The Phillies — a day after being no-hit in a 5-0 loss to Houston in Game 4 — will turn to Syndergaard on Thursday with their season seemingly on the line. A win and the Phillies fly to Houston with a three-games-to-two series lead. A loss and the Phillies need to win two straight on the road to capture the franchise’s third world championship.

They don’t need Syndergaard to throw high and tight — his fastball only hovers now around 95 mph — but just need him to keep them in the game for about three innings. That will be enough of a spark.

“He stepped up huge for us against the Padres and there’s no reason why he can’t do it again,” said Rhys Hoskins as Syndergaard recorded four late outs in the Game 4 win of the National League Championship Series. “I’m sure he’s looking forward to it. I know he has experience in this situation and he’s pitched in the World Series before. We’ll be ready.”

Syndergaard started the division series clincher against Atlanta and the one run he allowed over three innings is a line the Phillies would take on Thursday. Once able to lean on his fastball, Syndergaard has been more reliant this season on breaking pitches as he works his way back from Tommy John surgery he underwent in March 2020.

He said Wednesday that he has had to “adapt and change my way of pitching.”

“I’m just focusing on being who I can be,” Syndergaard said. “I’m not trying to get outside my realm of a pitcher. I definitely learned a lot and feel like I’ve evolved as a pitcher, not just a thrower, over the course of this year.”

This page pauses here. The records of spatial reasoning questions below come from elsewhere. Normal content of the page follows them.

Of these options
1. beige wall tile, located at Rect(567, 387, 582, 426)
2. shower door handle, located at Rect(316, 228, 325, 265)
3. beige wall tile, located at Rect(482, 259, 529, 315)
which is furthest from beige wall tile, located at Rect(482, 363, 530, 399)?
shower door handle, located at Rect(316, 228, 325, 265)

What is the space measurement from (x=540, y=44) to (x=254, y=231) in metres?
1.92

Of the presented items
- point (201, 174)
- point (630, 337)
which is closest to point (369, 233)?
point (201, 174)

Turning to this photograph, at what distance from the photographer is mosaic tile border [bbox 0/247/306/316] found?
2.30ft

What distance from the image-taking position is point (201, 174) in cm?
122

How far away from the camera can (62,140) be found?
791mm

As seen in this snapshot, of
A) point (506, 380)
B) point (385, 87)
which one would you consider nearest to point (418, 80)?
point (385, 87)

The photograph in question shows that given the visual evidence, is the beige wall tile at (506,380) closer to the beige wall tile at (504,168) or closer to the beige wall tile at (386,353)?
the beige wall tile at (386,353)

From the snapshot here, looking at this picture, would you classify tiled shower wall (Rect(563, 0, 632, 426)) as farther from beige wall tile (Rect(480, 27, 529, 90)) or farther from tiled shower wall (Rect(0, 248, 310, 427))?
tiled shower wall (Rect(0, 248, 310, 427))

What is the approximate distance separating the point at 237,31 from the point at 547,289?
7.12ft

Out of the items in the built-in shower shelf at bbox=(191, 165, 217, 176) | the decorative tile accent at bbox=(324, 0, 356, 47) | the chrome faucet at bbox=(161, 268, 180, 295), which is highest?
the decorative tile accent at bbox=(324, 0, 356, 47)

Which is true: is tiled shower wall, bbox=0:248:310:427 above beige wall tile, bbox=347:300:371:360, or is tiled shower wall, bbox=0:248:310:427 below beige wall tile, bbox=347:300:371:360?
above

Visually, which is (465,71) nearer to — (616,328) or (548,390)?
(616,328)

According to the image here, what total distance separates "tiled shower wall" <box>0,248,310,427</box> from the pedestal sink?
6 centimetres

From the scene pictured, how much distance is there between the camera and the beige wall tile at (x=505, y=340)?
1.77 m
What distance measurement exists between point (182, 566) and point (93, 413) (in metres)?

» READ MORE: The Phillies’ Game 4 loss to the Astros has put them in a pitching pickle in this World Series

Syndergaard last threw more than 35 pitches in an outing on Oct. 1. The pitcher who was powerful enough to be called Thor seems this postseason to simply be a three-inning arm.

The Phillies had higher hopes when they added him at the trade deadline. But they aren’t looking for Thor on Thursday. Three quality innings would suffice. The Phillies have a rested bullpen — José Alvarado and Zach Eflin should be available after pitching Wednesday — to piece together the rest of the game if Syndergaard keeps them in it.

The Phillies need Syndergaard to hold his own against Justin Verlander, who underwent Tommy John surgery five months before him and rehabbed alongside the pitcher in Florida. Verlander was the American League’s best pitcher this season but has looked human in each of his three postseason starts, including when the Phillies rallied against him in Game 1 to climb out of a five-run hole.

It will be Syndergaard’s job to just give the Phils a shot. The expectations have changed, but a big game in October is what the Phillies had in mind when they added Syndergaard.

“We knew we were going to need depth if we were playing into November,” Hoskins said. “He took the ball for us when asked to and in a bunch of different roles at the end of the regular season, the second half, and the playoffs. I’m excited for him. He’s a competitor. He’s ready for it.”

Syndergaard said he was a naive rookie when he first tasted the World Series. The 9-3 win against Kansas City in Game 3 was just the 27th start of his career. He was 23 years old and reaching the World Series seemed easy. But Syndergaard had to wait seven years and a difficult injury process to get back.

He said he did not throw that fastball at Alcides Escobar with the intent to hit him. Instead, he was just trying to fire a pitch that the leadoff man — who had been aggressive in the first two games — could not hit.

» READ MORE: Family of late Phillies prospect Corey Phelan attends Game 4 in his honor

The Royals said afterward that they didn’t like it, calling the pitch “unprofessional.” Escobar looked at Syndergaard and shook his head as he sat in the dirt. The Royals hollered from their dugout and Citi Field came unglued.

Syndergaard, even if it was not his intention, gave the Mets a spark. And now the Phillies are looking for a jump.

“This year’s just been kind of a whirlwind for me,” Syndergaard said. “I think anyone who gets traded in the middle of the year, used as like a rental piece, it kind of puts anyone out of their comfort zone. But I think it’s really helped me grow as a person and as a pitcher.”